-------- MATERIALS PROVIDED

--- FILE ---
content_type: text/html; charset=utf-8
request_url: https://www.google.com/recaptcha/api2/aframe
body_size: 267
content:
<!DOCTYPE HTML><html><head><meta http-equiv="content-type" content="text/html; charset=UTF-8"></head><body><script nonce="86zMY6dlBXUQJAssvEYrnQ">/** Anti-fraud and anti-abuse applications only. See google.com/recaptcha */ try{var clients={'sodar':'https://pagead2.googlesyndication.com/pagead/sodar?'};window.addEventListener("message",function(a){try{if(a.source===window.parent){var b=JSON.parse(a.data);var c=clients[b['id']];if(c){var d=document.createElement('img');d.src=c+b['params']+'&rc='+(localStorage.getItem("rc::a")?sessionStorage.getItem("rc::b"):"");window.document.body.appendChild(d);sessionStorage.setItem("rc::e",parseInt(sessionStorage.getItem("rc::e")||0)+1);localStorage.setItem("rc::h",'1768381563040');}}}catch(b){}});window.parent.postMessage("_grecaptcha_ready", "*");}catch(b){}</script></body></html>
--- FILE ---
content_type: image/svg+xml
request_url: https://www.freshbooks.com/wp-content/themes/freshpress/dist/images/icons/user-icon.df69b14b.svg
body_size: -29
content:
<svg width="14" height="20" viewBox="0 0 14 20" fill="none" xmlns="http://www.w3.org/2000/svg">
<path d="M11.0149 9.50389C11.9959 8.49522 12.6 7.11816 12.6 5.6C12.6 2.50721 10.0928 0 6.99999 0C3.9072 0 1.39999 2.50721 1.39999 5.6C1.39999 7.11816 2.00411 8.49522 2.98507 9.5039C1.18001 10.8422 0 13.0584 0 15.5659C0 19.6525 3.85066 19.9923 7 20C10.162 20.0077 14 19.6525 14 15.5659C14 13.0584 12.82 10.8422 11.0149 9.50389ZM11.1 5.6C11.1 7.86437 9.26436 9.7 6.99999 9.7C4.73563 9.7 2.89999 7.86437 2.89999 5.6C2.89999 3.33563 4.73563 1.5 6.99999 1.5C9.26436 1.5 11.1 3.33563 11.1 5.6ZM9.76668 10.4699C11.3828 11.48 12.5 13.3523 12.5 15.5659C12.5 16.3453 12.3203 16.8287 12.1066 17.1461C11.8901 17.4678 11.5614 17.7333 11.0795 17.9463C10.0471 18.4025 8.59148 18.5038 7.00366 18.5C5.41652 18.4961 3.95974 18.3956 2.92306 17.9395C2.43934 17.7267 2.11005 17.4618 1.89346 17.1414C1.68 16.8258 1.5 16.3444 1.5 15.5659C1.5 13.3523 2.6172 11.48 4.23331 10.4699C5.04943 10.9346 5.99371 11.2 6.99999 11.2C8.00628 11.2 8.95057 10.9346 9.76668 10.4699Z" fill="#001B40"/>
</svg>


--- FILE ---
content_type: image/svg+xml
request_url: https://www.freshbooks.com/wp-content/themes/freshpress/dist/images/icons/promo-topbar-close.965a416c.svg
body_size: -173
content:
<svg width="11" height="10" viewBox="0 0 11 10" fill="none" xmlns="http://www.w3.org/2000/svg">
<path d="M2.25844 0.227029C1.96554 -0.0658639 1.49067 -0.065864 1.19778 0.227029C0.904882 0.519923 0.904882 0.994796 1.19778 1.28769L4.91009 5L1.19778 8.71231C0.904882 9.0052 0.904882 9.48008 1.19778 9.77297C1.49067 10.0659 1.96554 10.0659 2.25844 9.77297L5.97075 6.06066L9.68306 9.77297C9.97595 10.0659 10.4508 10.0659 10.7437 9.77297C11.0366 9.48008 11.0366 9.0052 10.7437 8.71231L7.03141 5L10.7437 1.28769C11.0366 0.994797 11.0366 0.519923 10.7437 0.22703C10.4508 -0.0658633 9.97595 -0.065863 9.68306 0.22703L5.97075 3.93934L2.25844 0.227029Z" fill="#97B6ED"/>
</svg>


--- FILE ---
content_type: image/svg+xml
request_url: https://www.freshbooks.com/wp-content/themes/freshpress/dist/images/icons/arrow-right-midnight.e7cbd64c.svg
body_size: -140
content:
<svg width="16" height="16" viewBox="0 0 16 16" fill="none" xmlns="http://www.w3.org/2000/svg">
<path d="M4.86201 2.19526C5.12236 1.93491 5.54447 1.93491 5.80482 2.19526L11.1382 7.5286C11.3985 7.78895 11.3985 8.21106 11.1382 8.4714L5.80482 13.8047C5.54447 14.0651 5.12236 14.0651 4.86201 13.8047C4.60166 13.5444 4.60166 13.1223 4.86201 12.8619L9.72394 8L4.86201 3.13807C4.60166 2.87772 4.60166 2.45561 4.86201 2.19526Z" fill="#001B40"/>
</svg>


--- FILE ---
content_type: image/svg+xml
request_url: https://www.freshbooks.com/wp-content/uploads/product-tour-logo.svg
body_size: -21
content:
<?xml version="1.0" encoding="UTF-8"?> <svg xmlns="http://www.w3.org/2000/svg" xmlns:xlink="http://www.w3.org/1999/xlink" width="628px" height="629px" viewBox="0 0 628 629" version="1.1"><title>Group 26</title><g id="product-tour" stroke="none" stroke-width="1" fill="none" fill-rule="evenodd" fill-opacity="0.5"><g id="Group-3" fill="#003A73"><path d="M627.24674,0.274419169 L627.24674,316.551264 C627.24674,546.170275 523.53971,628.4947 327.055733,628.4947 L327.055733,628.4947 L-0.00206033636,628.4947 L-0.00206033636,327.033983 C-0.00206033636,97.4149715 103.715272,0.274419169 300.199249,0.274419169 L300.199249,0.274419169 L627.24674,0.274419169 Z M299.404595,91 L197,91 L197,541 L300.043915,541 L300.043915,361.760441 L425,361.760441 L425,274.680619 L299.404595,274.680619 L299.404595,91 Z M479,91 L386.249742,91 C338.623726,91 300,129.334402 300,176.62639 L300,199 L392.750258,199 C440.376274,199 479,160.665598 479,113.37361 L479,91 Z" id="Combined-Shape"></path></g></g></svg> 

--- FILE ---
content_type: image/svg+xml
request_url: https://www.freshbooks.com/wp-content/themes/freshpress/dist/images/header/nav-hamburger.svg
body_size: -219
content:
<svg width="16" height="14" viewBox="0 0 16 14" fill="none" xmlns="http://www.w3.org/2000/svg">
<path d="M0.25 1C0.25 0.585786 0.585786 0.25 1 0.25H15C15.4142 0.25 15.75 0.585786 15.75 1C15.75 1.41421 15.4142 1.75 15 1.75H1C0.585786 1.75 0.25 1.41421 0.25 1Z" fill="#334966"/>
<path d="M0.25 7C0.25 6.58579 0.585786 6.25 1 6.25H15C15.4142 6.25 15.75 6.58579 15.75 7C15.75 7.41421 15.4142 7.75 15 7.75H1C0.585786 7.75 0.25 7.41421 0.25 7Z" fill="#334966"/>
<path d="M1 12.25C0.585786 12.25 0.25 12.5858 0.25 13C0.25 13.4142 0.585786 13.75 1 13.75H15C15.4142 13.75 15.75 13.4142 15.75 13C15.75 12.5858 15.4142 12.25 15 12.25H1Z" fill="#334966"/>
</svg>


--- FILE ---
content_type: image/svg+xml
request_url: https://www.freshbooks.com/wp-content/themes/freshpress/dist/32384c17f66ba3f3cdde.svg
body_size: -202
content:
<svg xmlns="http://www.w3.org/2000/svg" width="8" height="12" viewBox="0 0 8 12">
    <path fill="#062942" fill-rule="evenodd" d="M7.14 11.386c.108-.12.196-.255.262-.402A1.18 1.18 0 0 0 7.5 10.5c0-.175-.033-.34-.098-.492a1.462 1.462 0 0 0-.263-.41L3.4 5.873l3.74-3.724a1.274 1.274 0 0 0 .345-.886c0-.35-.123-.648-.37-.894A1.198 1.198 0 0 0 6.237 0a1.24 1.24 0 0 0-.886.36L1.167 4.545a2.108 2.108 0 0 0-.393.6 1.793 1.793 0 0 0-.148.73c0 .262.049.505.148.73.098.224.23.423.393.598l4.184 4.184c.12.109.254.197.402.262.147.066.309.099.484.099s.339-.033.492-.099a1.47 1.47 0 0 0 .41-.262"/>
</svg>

----------------

WORK TO COMPLETE. Search each line of the data above for "icons", and copy the lines where it occurs.

THE COMPLETED TASK.
request_url: https://www.freshbooks.com/wp-content/themes/freshpress/dist/images/icons/user-icon.df69b14b.svg
request_url: https://www.freshbooks.com/wp-content/themes/freshpress/dist/images/icons/promo-topbar-close.965a416c.svg
request_url: https://www.freshbooks.com/wp-content/themes/freshpress/dist/images/icons/arrow-right-midnight.e7cbd64c.svg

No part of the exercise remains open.